IIPC Tools and LoC Crawling

The second session this morning once again returns us to the International Internet Preservation Consortium (IIPC). Julien Masanès, IIPC coordinator from the French National Library, will team up with Monica Berko, Director of the Applications Branch at the National Library of Australia. Julien begins by speaking on the IIPC's techniques for deep Web acquisition - the archiving of resources which are deeply hidden within Websites and which often constitute the richest content on the Web (and therefore form a crucial task for Web archiving). Originally, much of this material was inaccessible to Web crawlers, but smarter tools have now changed this.

There are three methods for acquiring Web content, essentially:

  • Transaction archiving, which archives every transaction at the server side: for this Project Computing has developed PageVault which provides path finding for pages and other documents by essentially harnessing the actions of users in finding content. However, archiving then needs to fit into the network architecture on the server side.
  • Client-side archiving, which is essentially what crawlers do: this suffers from the fact that there is no full list of available documents and so needs to discover links (the standard crawler approach). There are three approaches: trying all combinations of file and path names a la Heritrix; case-by-case interpretation (HTTrack); or the use of a Javascript interpreter and DOM framework to 'act like a browser' (not tested yet). However, this is difficult especially in the case of query gateways (e.g. search interfaces) where crawlers may need to generate automatic queries or need to encourage gateways to be more query-friendly in and of themselves. Query gateway detection itself is also problematic: the crawler must first realise that it is looking at a query system, and identify what thematic terms to use in automatic query generation. Client-server cooperation may be most appropriate here: a flat list of available documents might be made available to crawlers (but perhaps hidden from the public), RSS feeds could be used, or OAI services could be employed (Yahoo! and Google are driving this idea).
  • Server-side archiving, finally, is the third model; this again requires cooperation between archivists and Web publishers, of course. This is what an IIPC working group has focussed on with the development of its DeepArc (previously XMLizer) and Xinq (previously eXplore) tools. This would also change the server-side information architecture, by transforming database content into XML and reformatting it using tools such as XFORM. This requires, at the pre-ingest stage, a definition of target data models for the archive, and a mapping of the server-side data models into this archive data model (using the DeepArc tool), in addition to the more standard ingest (translation) and archive (storage) stages. The French National Library has developed some specifications for these processes within an XML framework, and has now begun to archive several large hidden Websites (and we're now getting a live demonstration).

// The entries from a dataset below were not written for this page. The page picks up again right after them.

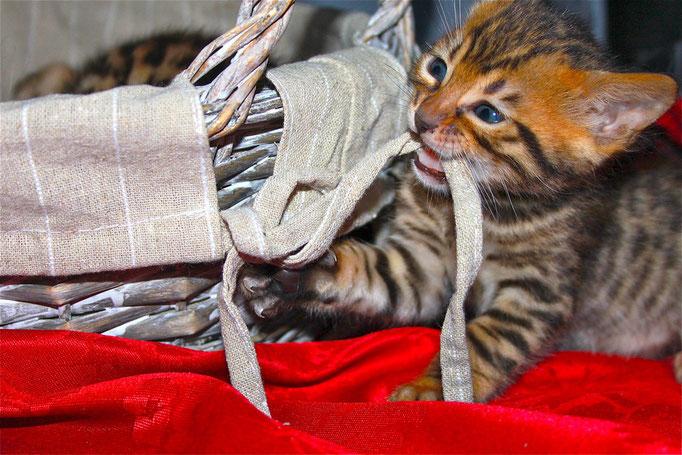 chaton bengal 1er mois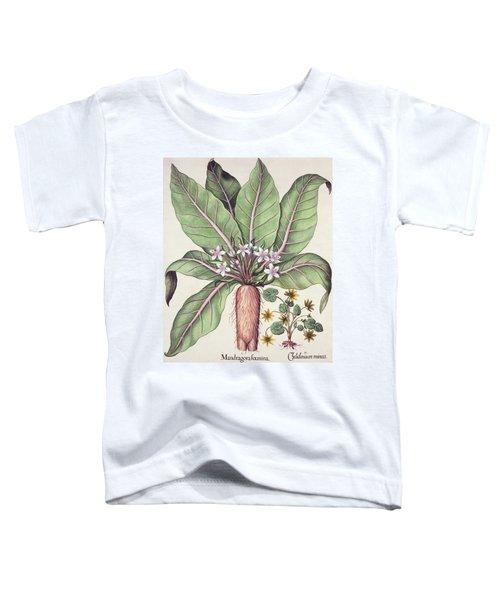 Autumn Mandrake Toddler T-Shirt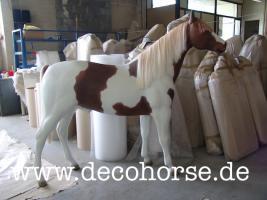 Foto 5 Sie möchten eine Deko Kuh oder doch ein Deko Pferd oder vielicht eine ganz unverbindliche Beratung vor dem Kauf ?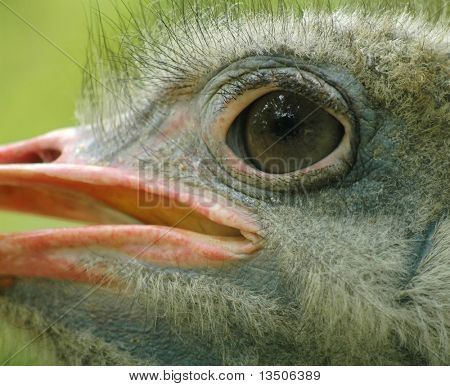 eye of ostrich close-up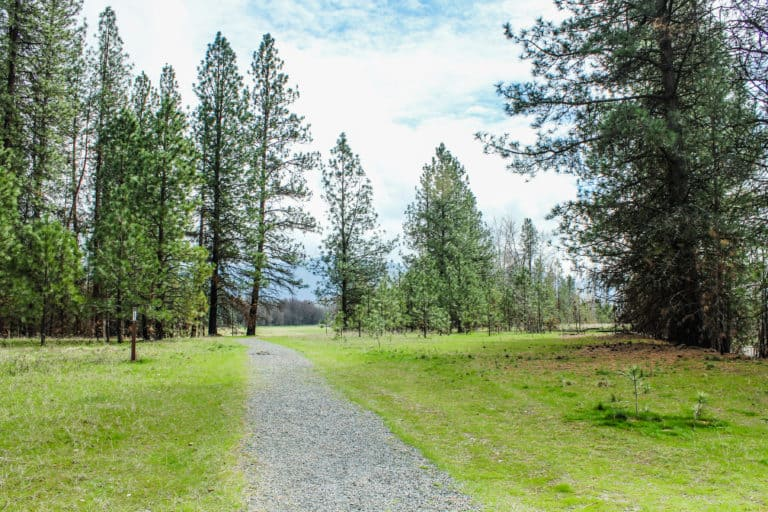 kettle falls campground trail 4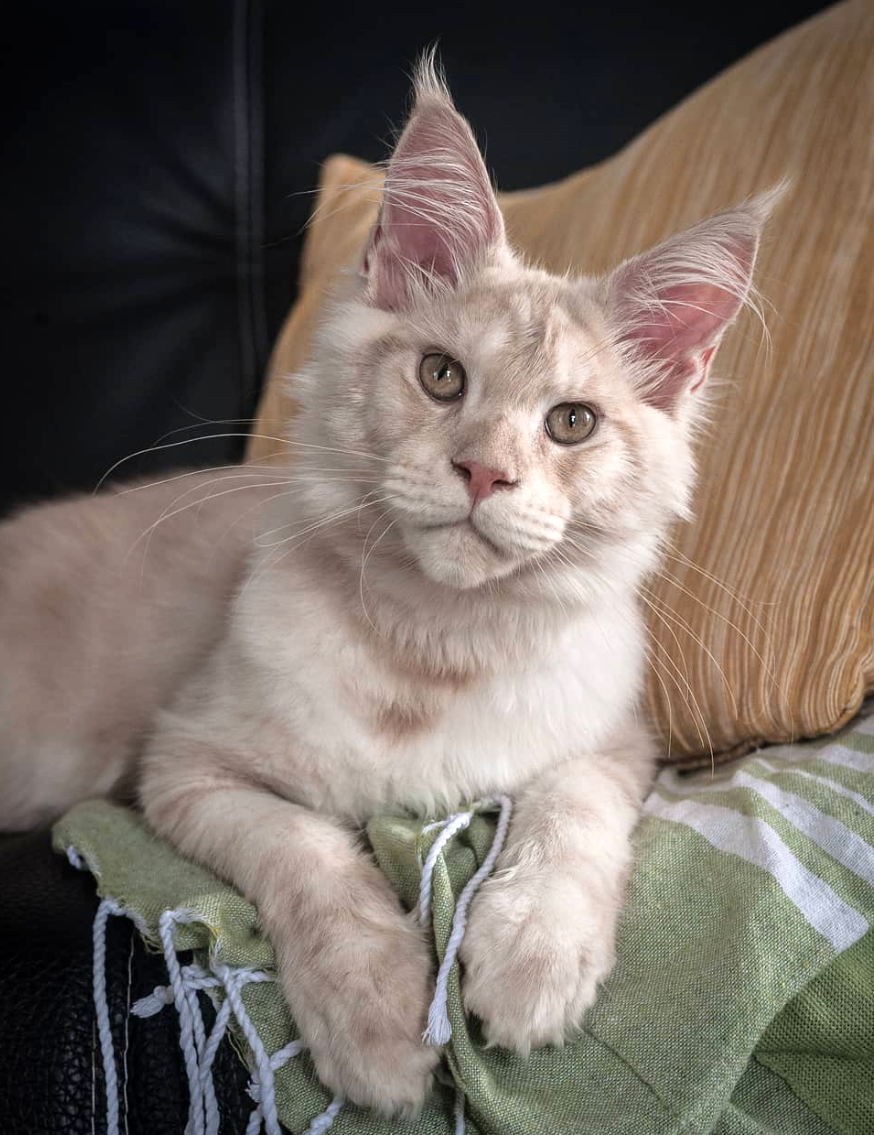 Males | Mystic Lynx - The Maine Coon Cattery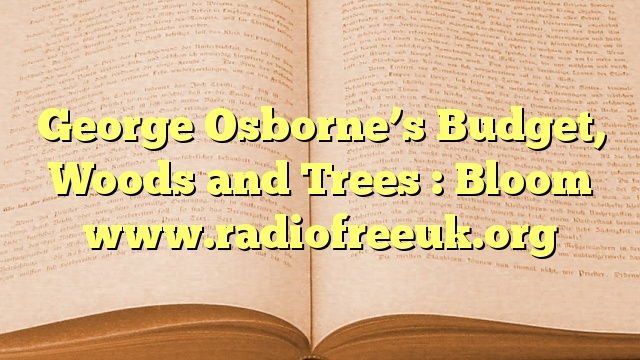 George Osborne's Budget, Woods and Trees : Bloom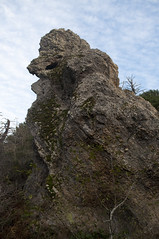 Bird-like rock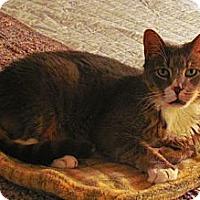 Adopt A Pet :: Sebastian - N. Billerica, MA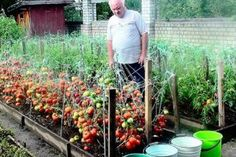 99 Unusual Vegetable Garden Ideas For Home Backyard - New ideas Garden Beds, Garden Paths, Garden Landscaping, Vegetable Garden For Beginners, Gardening For Beginners, Vegetable Gardening, Summer House Garden, Home And Garden, Landscape Design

Monica Berko from the National Library of Australia now takes over to demonstrate the second of the tools, now called Xinq (previously eXplore). It provides a query interface for an arbitrary XML repository produced through DeepArc or other methods. This recognises that DeepArc is only the first step of the process; after generating and acquiring the XML database it is then necessary to make it accessible through the library, of course. Problems to be solved here include choosing an XML database that is open-source, popular, scalable, and easily deployed (and uses standards such as XQuery and XSLT); the tool chosen here is called eXist. There was then a need to scope a generic/abstract search interface for an arbitrary data model, which also raised questions around describing the data model and the semantics of the deposited database, and describing the behaviour of the access interface.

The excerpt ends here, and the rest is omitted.